10 Musicians Whose Careers Were Destroyed By Just One Song
7. White Privilege II — Macklemore
The writing was really on the wall for this one the moment that Macklemore beat Kendrick Lamar for Best Hip Hop Album at the Grammys, then proceeded to text him and apologise for the travesty.
Beloved by indie hip hop fans for much of the noughties, Macklemore was a hard-to-categorise rapper best described as the human embodiment of Internet culture from 2010-2013.
Sincere and well-meaning, childish in his humour but often surprisingly thoughtful if ham-fisted in his lyrics, the technically superb rapper had a string of wildly different cult hits from 2011-2014. Thrift Shop was a goofy self-parody slice of pop rap, Can’t Hols Us was an anthemic club banger, and Same Love was a corny but good-meaning attempt at LGBTQ+ ally-ship.

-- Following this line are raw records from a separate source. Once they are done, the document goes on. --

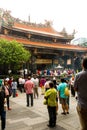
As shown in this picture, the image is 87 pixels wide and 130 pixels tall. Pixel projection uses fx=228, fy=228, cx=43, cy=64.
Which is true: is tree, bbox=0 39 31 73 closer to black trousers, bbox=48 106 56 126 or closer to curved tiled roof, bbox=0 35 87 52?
curved tiled roof, bbox=0 35 87 52

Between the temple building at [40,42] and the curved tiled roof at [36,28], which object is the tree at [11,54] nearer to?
the temple building at [40,42]

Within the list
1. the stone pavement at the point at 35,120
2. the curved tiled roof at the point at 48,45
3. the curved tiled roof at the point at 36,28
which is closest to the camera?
the stone pavement at the point at 35,120

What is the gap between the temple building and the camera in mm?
26969

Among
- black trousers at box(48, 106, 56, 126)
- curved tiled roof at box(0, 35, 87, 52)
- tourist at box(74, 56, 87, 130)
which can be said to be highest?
tourist at box(74, 56, 87, 130)

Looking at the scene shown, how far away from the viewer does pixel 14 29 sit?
91.1 feet

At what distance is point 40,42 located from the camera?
1118 inches

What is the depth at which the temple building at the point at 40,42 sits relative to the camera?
88.5ft

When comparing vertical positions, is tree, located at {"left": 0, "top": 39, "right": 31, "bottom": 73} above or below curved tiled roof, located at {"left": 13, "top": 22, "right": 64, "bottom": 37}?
below

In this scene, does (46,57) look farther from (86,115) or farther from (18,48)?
(86,115)

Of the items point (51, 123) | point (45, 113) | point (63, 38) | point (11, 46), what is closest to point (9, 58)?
point (11, 46)

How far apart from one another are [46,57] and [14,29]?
19.4ft

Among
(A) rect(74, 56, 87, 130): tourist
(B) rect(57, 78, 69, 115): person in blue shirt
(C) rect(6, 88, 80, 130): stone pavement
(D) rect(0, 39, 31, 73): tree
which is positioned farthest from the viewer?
(D) rect(0, 39, 31, 73): tree

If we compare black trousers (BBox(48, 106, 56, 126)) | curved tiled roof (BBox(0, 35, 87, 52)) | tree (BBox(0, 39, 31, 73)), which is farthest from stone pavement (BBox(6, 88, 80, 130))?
curved tiled roof (BBox(0, 35, 87, 52))

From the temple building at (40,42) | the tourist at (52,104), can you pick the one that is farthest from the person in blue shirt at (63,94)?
the temple building at (40,42)
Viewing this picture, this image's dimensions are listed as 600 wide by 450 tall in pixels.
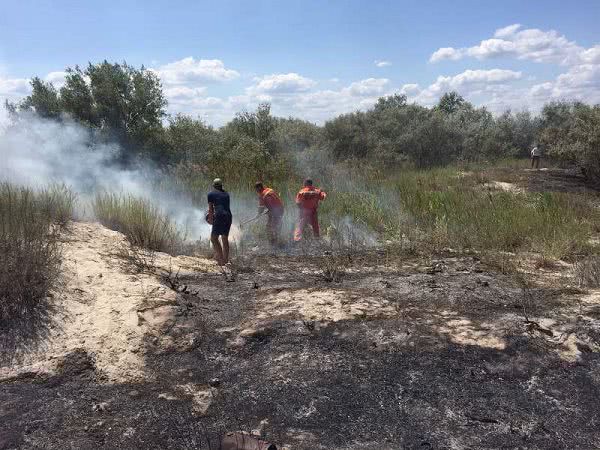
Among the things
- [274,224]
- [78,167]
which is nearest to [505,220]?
[274,224]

But it had to end eventually.
The too-sincere rapper released White Privilege II in 2016, and the well-meaning but tragically overlong and cringeworthy track it spelled the end of his brief tenure as a massive mainstream rapper. Needlessly lengthy and overstuffed, the song attempted to be a hard-hitting critique but ended up a limp softball, and the hip hop community’s derisive reaction landed the rapper an impossible-to-shift reputation as a cornball.